Деревья живут долго. Где-то еще висит мой Гагарин, но вместо космоса у меня нынче вылазки «в народ». Так в жизни вышло. Первая вылазка была спонтанной, вполне себе дискотечный, тусовочный, вариант, а вот после второго раза я призадумался. Во второй раз нас с Семеновым занесло в настоящую секту, и теперь уже нам пришлось уносить ноги. Правую мне тогда малость подбили, и если бы не кое-какое покровительство, то загремел бы я за самоуправство. Помогло еще то, что у нас есть группа быстрого реагирования, и я могу, на правах большого босса, принимать посильное участие в операциях группы. Разумеется, не рискуя собой, потому что сила и броня – это хорошо, но мозги важнее. А за ногу я даже получил тогда то ли медаль, то ли грамоту, не припомню.
Но на большом ворсистом ковре вдули крепко, пришлось пообещать себя ценить и беречь.

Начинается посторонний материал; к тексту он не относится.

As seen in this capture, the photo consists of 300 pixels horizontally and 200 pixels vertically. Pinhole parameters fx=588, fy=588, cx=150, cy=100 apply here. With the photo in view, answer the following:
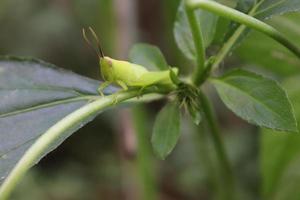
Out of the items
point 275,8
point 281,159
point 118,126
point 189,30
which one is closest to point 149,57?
point 189,30

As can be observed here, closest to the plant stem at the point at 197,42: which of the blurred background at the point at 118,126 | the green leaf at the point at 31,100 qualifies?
the green leaf at the point at 31,100

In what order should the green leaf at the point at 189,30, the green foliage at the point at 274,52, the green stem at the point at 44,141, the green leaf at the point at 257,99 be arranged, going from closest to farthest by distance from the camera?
the green stem at the point at 44,141 < the green leaf at the point at 257,99 < the green leaf at the point at 189,30 < the green foliage at the point at 274,52

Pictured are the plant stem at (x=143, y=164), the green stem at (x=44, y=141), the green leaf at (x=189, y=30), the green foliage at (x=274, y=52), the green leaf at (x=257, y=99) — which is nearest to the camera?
the green stem at (x=44, y=141)

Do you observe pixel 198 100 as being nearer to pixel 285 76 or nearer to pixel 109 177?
pixel 285 76

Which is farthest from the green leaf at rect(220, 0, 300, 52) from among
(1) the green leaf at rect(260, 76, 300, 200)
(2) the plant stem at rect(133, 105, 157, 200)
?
(2) the plant stem at rect(133, 105, 157, 200)

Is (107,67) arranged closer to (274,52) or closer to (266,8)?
(266,8)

Поэтому сейчас, собираясь с Семеновым в поход, я понимал, что стоит соблюдать осторожность, и при малейших признаках опасности драпать. Я имел право лично общаться за пределами конторы как с матерыми, так и с новенькими фигурантами Большого Каталога, это моя работа – но право рисковать собой у меня отобрали.
К счастью, у Семенова в душе тоже не умер пацан, и мне не приходилось мотивировать своего ведущего аналитика перед тем, как рвануть «в народ». Наоборот, я чувствовал, что парню этого не хватает, он даже пострелял бы еще из пистолетика… если бы тот ему был положен по штатному расписанию. Впрочем, нет, это я перегибаю, с пистолетиком вряд-ли. Тем не менее, сейчас у Семенова глаза заблестели, он выскочил из своего кресла над Москвой.